### Work instructions
Please count the lines in the listing below that contain the string "china", matching case exactly, and reply with only that number.

### Data for this task
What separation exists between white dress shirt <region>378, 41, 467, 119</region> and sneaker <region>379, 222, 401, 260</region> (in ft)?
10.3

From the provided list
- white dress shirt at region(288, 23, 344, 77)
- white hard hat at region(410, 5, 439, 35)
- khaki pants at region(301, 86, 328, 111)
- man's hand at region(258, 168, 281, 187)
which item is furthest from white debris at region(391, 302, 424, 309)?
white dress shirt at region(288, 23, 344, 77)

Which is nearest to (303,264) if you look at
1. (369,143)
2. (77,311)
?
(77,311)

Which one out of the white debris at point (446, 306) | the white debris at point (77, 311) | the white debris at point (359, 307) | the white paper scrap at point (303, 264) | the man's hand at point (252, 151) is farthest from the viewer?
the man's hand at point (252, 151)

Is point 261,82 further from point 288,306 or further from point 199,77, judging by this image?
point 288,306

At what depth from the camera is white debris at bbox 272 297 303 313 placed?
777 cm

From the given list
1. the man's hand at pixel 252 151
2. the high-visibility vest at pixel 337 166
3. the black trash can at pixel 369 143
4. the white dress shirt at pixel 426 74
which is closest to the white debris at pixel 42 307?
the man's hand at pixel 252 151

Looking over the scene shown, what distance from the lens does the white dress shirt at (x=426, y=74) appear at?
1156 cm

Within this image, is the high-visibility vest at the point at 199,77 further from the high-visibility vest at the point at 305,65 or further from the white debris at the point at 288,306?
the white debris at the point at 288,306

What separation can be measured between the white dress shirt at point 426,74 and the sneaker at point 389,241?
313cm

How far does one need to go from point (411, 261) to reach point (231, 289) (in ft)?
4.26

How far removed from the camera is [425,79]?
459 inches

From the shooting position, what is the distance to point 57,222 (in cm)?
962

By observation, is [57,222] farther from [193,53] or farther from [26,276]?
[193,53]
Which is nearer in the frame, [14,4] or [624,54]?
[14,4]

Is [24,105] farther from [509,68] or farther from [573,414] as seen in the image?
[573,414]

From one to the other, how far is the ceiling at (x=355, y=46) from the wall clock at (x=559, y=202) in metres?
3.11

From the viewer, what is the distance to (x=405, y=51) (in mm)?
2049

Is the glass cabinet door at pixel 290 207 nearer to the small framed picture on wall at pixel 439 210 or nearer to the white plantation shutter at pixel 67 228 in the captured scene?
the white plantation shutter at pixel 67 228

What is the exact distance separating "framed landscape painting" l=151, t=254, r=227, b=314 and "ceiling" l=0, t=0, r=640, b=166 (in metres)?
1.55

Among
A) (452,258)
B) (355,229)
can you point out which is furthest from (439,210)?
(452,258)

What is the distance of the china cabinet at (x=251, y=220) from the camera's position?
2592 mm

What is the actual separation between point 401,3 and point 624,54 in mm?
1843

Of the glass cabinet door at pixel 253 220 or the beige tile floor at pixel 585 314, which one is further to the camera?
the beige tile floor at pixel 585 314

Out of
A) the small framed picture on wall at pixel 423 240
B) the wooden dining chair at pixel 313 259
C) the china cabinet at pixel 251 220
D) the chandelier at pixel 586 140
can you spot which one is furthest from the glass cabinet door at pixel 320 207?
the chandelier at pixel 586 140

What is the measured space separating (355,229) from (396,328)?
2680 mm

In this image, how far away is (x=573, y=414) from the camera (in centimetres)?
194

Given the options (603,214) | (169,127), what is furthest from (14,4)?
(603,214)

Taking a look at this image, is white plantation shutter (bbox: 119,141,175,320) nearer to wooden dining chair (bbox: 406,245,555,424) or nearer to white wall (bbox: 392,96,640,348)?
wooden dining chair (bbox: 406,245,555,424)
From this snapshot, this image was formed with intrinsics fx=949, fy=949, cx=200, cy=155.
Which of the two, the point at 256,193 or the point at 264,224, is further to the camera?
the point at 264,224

### Task output
2